Lines from the beginning of the data below through the one containing "They compared MPRNet's" are to be printed exactly as they appear.

*** Block opens ***

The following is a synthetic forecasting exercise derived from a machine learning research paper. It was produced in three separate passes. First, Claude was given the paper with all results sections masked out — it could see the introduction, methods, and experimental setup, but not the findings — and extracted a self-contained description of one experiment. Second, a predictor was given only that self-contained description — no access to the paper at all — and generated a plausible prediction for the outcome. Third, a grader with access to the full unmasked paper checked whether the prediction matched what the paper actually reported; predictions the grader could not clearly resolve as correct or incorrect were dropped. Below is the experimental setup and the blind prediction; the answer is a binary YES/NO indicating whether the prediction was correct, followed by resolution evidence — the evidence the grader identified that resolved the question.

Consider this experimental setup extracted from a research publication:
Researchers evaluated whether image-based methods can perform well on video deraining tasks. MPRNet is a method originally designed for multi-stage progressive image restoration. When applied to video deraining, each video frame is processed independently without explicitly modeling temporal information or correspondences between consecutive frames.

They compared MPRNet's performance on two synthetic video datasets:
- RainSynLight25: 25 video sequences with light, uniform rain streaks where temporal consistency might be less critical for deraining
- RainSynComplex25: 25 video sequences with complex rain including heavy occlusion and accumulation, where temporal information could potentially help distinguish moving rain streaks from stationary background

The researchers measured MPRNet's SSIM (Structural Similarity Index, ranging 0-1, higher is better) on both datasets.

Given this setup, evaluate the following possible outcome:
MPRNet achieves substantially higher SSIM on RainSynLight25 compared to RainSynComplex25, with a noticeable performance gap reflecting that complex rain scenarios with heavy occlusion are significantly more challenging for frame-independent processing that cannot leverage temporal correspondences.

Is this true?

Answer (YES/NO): YES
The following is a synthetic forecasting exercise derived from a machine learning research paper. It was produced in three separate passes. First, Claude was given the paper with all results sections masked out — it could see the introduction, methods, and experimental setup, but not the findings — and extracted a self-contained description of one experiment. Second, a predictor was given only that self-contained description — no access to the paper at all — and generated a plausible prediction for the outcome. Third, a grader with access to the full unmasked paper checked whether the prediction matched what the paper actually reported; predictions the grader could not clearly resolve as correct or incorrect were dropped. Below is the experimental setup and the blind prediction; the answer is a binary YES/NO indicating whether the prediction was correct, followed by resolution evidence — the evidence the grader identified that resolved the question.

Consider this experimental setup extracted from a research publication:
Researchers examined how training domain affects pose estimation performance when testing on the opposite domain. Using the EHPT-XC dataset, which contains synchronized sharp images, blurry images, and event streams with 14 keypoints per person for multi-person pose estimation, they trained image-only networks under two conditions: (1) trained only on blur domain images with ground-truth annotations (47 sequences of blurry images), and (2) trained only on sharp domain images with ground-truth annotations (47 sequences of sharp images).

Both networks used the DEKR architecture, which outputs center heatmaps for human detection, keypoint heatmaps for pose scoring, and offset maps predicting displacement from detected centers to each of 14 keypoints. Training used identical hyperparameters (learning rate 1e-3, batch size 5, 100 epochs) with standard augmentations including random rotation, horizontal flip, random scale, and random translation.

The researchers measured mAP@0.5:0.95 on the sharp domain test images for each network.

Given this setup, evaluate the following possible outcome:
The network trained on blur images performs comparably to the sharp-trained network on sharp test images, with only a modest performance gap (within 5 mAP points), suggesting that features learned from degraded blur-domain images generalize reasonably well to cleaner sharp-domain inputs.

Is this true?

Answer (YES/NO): NO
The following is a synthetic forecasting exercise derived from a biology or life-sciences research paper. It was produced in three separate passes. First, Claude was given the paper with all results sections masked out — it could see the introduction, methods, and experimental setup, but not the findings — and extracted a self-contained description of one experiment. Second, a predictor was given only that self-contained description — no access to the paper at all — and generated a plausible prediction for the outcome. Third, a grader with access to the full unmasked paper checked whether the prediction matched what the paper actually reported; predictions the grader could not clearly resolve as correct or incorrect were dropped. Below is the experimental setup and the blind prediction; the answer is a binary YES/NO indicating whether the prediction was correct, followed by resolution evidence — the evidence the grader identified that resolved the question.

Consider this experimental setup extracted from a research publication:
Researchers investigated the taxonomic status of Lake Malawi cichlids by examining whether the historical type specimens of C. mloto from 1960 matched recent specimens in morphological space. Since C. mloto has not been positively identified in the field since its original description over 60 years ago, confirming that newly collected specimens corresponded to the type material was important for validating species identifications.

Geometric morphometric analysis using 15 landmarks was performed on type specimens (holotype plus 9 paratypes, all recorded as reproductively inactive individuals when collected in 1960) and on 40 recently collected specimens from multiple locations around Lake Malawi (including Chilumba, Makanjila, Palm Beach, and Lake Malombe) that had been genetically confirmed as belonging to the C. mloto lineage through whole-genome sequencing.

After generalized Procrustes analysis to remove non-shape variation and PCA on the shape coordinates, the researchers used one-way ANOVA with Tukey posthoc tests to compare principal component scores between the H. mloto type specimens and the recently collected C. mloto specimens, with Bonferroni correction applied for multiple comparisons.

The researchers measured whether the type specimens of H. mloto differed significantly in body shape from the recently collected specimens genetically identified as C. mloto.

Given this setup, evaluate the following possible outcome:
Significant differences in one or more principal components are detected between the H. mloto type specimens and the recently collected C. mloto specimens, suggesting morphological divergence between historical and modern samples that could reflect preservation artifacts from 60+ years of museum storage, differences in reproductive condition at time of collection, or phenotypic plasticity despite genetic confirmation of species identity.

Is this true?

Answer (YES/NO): NO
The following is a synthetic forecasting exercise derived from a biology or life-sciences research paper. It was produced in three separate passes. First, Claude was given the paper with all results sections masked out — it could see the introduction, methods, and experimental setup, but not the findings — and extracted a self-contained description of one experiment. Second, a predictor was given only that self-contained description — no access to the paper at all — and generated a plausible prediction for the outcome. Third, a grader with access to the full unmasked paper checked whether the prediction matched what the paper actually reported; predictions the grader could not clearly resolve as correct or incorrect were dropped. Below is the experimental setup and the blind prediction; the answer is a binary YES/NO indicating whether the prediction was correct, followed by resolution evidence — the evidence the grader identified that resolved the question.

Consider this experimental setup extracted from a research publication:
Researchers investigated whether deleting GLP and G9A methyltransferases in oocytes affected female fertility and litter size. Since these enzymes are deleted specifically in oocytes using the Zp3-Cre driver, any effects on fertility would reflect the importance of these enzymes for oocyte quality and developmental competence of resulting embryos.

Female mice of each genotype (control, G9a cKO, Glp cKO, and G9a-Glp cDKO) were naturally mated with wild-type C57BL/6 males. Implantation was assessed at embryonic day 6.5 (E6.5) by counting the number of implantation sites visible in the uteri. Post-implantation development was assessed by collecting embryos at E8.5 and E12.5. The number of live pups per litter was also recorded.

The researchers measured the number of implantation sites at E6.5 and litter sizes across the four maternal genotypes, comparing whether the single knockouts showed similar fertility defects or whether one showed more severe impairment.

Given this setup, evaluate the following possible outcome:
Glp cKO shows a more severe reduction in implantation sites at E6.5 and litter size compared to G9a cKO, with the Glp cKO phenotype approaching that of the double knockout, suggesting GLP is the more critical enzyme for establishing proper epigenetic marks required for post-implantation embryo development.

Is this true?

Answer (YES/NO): YES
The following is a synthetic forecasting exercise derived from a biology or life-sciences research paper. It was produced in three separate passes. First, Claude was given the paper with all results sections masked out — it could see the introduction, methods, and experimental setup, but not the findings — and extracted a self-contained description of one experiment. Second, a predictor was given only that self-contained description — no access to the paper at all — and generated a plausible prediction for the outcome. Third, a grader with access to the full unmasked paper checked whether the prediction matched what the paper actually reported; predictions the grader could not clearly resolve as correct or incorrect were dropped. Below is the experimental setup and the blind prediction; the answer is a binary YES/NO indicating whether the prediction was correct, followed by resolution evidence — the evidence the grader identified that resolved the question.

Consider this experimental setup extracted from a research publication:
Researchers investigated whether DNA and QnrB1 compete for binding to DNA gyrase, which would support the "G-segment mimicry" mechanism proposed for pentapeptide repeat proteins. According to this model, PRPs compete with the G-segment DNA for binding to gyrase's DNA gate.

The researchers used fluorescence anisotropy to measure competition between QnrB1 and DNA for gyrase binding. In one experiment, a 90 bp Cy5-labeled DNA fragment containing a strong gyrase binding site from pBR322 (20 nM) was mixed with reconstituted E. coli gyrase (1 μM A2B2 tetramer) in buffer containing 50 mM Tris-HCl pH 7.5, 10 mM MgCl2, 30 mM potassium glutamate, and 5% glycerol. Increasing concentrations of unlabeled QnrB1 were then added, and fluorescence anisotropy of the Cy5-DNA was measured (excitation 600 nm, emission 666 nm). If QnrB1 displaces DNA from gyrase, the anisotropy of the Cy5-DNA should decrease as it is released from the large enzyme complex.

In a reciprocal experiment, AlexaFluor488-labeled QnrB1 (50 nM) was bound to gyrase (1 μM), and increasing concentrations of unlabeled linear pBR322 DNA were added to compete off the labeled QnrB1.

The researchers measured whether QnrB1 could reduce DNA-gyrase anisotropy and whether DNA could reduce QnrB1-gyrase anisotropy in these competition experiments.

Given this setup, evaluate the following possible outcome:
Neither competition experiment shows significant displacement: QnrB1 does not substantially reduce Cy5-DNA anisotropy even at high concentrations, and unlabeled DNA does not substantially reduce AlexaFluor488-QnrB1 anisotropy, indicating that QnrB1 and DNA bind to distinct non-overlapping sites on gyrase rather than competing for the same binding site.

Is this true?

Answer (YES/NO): NO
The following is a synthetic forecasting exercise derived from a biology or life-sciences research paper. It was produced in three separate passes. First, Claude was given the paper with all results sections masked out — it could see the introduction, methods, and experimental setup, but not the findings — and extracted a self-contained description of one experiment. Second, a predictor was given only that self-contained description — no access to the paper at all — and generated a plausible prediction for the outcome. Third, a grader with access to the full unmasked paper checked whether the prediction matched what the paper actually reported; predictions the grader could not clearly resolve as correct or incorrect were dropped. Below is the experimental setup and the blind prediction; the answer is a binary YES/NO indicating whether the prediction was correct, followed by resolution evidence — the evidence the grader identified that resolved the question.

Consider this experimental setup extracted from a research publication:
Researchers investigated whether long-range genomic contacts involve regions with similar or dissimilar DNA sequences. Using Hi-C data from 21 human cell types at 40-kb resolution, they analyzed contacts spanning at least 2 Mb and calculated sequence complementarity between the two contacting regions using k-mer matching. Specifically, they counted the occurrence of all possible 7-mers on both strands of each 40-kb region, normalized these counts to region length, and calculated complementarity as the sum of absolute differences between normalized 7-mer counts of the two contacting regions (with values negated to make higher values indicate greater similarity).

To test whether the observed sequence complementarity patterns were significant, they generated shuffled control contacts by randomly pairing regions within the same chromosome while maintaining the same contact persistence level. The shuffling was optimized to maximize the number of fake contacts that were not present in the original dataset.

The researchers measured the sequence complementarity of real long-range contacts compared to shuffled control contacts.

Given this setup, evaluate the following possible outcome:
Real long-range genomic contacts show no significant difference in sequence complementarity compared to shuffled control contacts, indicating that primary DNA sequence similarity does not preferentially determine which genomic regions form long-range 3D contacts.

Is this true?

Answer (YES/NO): NO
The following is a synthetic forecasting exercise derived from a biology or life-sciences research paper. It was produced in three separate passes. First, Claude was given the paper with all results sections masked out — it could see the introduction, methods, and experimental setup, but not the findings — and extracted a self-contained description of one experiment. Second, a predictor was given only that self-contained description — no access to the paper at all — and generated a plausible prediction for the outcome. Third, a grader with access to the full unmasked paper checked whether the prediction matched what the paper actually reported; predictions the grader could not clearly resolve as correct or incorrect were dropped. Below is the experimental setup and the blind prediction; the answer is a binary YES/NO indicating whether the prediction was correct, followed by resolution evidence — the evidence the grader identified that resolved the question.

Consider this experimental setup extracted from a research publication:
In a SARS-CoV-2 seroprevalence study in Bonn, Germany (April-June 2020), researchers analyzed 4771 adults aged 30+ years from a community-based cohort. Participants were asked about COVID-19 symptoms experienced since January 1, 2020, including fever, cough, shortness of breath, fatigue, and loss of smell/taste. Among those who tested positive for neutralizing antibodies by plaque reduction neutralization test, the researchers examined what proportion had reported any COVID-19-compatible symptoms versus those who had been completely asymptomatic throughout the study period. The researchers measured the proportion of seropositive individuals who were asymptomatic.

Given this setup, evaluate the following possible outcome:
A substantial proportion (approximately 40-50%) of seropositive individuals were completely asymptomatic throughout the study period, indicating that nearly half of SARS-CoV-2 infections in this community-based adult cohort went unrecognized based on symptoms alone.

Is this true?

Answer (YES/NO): NO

*** Block closes ***

▸ **EXPECTED OUTPUT**
The following is a synthetic forecasting exercise derived from a machine learning research paper. It was produced in three separate passes. First, Claude was given the paper with all results sections masked out — it could see the introduction, methods, and experimental setup, but not the findings — and extracted a self-contained description of one experiment. Second, a predictor was given only that self-contained description — no access to the paper at all — and generated a plausible prediction for the outcome. Third, a grader with access to the full unmasked paper checked whether the prediction matched what the paper actually reported; predictions the grader could not clearly resolve as correct or incorrect were dropped. Below is the experimental setup and the blind prediction; the answer is a binary YES/NO indicating whether the prediction was correct, followed by resolution evidence — the evidence the grader identified that resolved the question.

Consider this experimental setup extracted from a research publication:
Researchers evaluated whether image-based methods can perform well on video deraining tasks. MPRNet is a method originally designed for multi-stage progressive image restoration. When applied to video deraining, each video frame is processed independently without explicitly modeling temporal information or correspondences between consecutive frames.

They compared MPRNet's performance on two synthetic video datasets:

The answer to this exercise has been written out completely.